Lower Haight Neighbors Block Blue Bottle Coffee

Plans to open a Blue Bottle in the former Bean There spot were foiled by neighbors who rallied together.

201 Steiner St., which is currently vacant.

A large sunny storefront on a popular corner in Lower Haight has been the heart of an ongoing argument between the neighborhood and an international corporate coffee chain — Blue Bottle Coffee. The case, which has been moving through Planning, has resulted in flyers and petitions, and has been a hot topic at local community meetings. But Thursday evening the battle ended, when the Planning Commission voted to block the coffee chain from its desired location on Steiner and Waller streets. 

201 Steiner St. used to be home to Bean There, a community coffee house on the Wiggle where most regulars were on a first-name-basis with the baristas. It was a hub of sorts, able to accommodate parents with strollers at a table next to freelance software engineers typing on their laptops. The copious seating outside made the place dog-friendly, and it was a great spot to grab a cup of iced coffee before heading to Duboce Park on a sunny day. 

But in February of 2016, Bean There’s lease was not renewed. After 21 years, the cafe was forced to shut down. The reasons behind this were complicated, and started, as many push-outs do in Lower Haight, with an earthquake retrofit. The original plan was for Bean There to move back in, but landlord Danny Scher claimed that owner Mike Fakhoury had the lease in hand, but never signed it, forcing him to move on to another tenant. Fakhoury claimed he never received the final lease statement, so wasn’t able to sign it — and was then notified that the offer was off the table.

Regardless of whose story was more factual, Bean There did not return. And aside from (yet another) hair salon that briefly occupied the space, 201 Steiner St. has stood empty ever since. 

But behind the scenes, a battle against corporate coffee moguls was being waged. To many the coffee chain may seem local — after all, it did start in the Bay Area — but there are actually 34 Blue Bottle Coffee shops located around the world. This puts it way above the city’s formula retail definition of 11, requiring a conditional use hearing in order to determine that it’s a good fit. The process hands a fair amount of power to nearby residents, who are allowed to petition to the Planning Commission for or against a formula retail business moving in. 

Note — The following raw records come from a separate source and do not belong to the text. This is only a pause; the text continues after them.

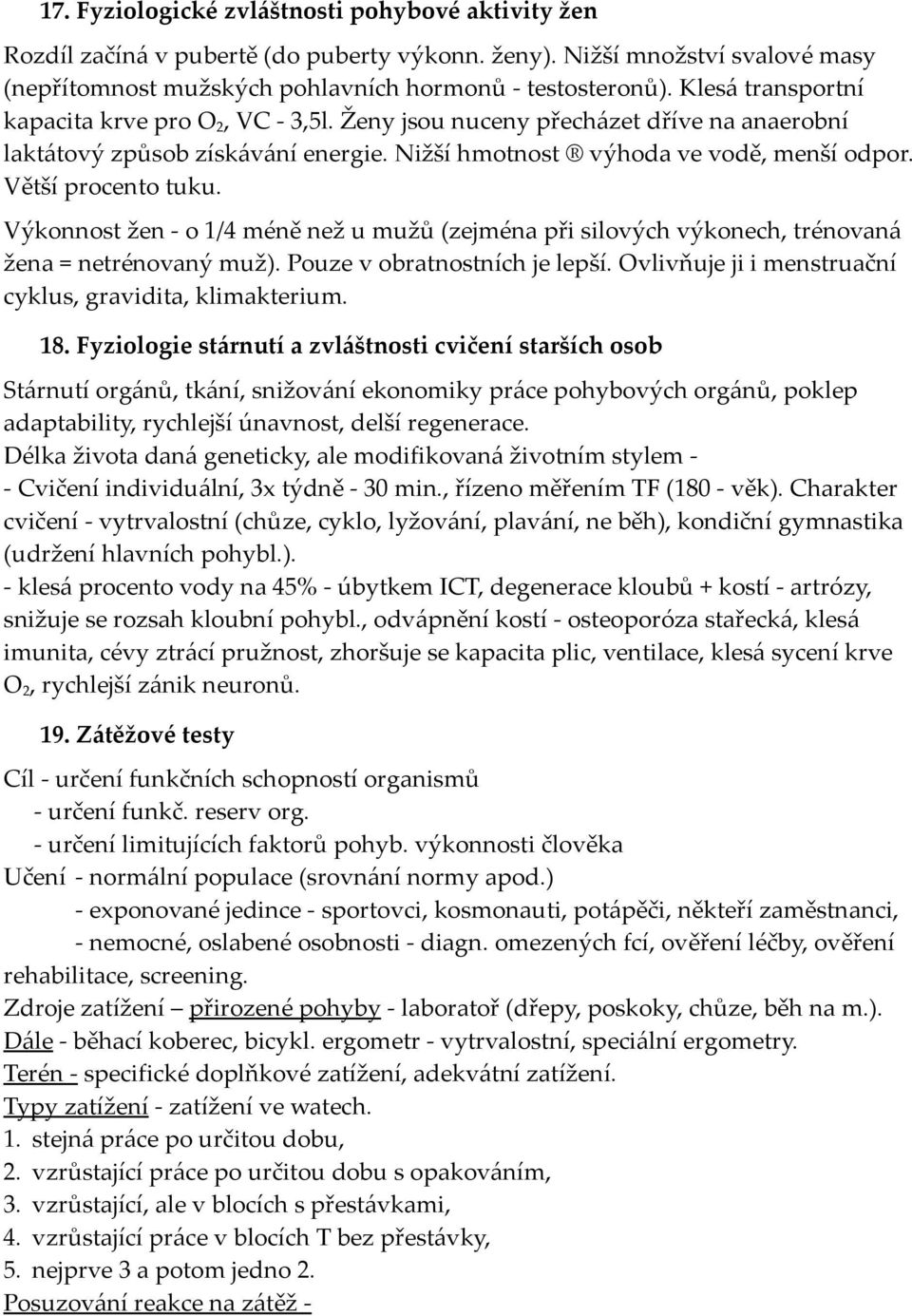 17. Fyziologické zvláštnosti pohybové aktivity žen

Rozdíl začíná v pubertě (do puberty výkonn. ženy). Nižší množství svalové masy (nepřítomnost mužských pohlavních hormonů - testosteronů). Klesá transportní kapacita krve pro $O_2$, VC - 3,5l. Ženy jsou nuceny přecházet dříve na anaerobní laktátový způsob získávání energie. Nižší hmotnost ® výhoda ve vodě, menší odpor. Větší procento tuku.

Výkonnost žen - o 1/4 méně než u mužů (zejména při silových výkonech, trénovaná žena = netrénovaný muž). Pouze v obratnostních je lepší. Ovlivňuje ji i menstruační cyklus, gravidita, klimakterium.

18. Fyziologie stárnutí a zvláštnosti cvičení starších osob

Stárnutí orgánů, tkání, snižování ekonomiky práce pohybových orgánů, poklep adaptability, rychlejší únavnost, delší regenerace.
Délka života daná geneticky, ale modifikovaná životním stylem -
- Cvičení individuální, 3x týdně - 30 min., řízeno měřením TF (180 - věk). Charakter cvičení - vytrvalostní (chůze, cyklo, lyžování, plavání, ne běh), kondiční gymnastika (udržení hlavních pohybl.).
- klesá procento vody na 45% - úbytkem ICT, degenerace kloubů + kostí - artrózy, snižuje se rozsah kloubní pohybl., odvápnění kostí - osteoporóza stařecká, klesá imunita, cévy ztrácí pružnost, zhoršuje se kapacita plic, ventilace, klesá sycení krve $O_2$, rychlejší zánik neuronů.

19. Zátěžové testy

Cíl - určení funkčních schopností organismů
- určení funkč. reserv org.
- určení limitujících faktorů pohyb. výkonnosti člověka
Učení - normální populace (srovnání normy apod.)
- exponované jedince - sportovci, kosmonauti, potápěči, někteří zaměstnanci,
- nemocné, oslabené osobnosti - diagn. omezených fcí, ověření léčby, ověření rehabilitace, screening.
Zdroje zatížení – přirozené pohyby - laboratoř (dřepy, poskoky, chůze, běh na m.).
Dále - běhací koberec, bicykl. ergometr - vytrvalostní, speciální ergometry.
Terén - specifické doplňkové zatížení, adekvátní zatížení.
Typy zatížení - zatížení ve watech.
1. stejná práce po určitou dobu,
2. vzrůstající práce po určitou dobu s opakováním,
3. vzrůstající, ale v blocích s přestávkami,
4. vzrůstající práce v blocích T bez přestávky,
5. nejprve 3 a potom jedno 2.
Posuzování reakce na zátěž -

With this bit of power, Lower Haight got fired up. Neighbors United, a group formed by former District 5 supervisor candidate Dean Preston and his deputy campaign manager Jen Snyder, worked closely with the Lower Haight Merchants and Neighbors Association (LoHMNA) and local resident Hal Fischer to flyer the neighborhood and alert residents about the plan. On Thursday people flooded the Planning Commission meeting, voicing an overwhelming distaste for the chain coffee shop’s attempt to move into Bean There’s old spot.

And in the end, they won. The Planning Commission voted 2-4 in favor of the opposition. A final motion to officially block Blue Bottle will be held at a future meeting. 

“This is a huge victory for preserving the character of our neighborhood,” said Fischer, who led a petition drive that gathered more than 1,300 signatures. 

This “character of the neighborhood” is something that’s fairly loosely defined and may be hard to understand without living in Lower Haight. It’s a neighborhood with a high turnover of restaurants and retail spaces, but over the years the small local coffee shops have held their ground. The Grind, Cafe International, Cafe du Soleil, Duboce Park Cafe, and even brewery and bistro Black Sands would all be threatened by the presence of a multi-million-dollar corporate coffee chain taking over a prime retail spot. It was one big leap towards gentrification, in a neighborhood that is struggling to stay true to its artistic, independent roots. 

And that is something worth campaigning for. “We are fighting for the soul of San Francisco,” said Neighbors United’s Snyder.  “When we turn out in large numbers to make our voices heard, our community wins.”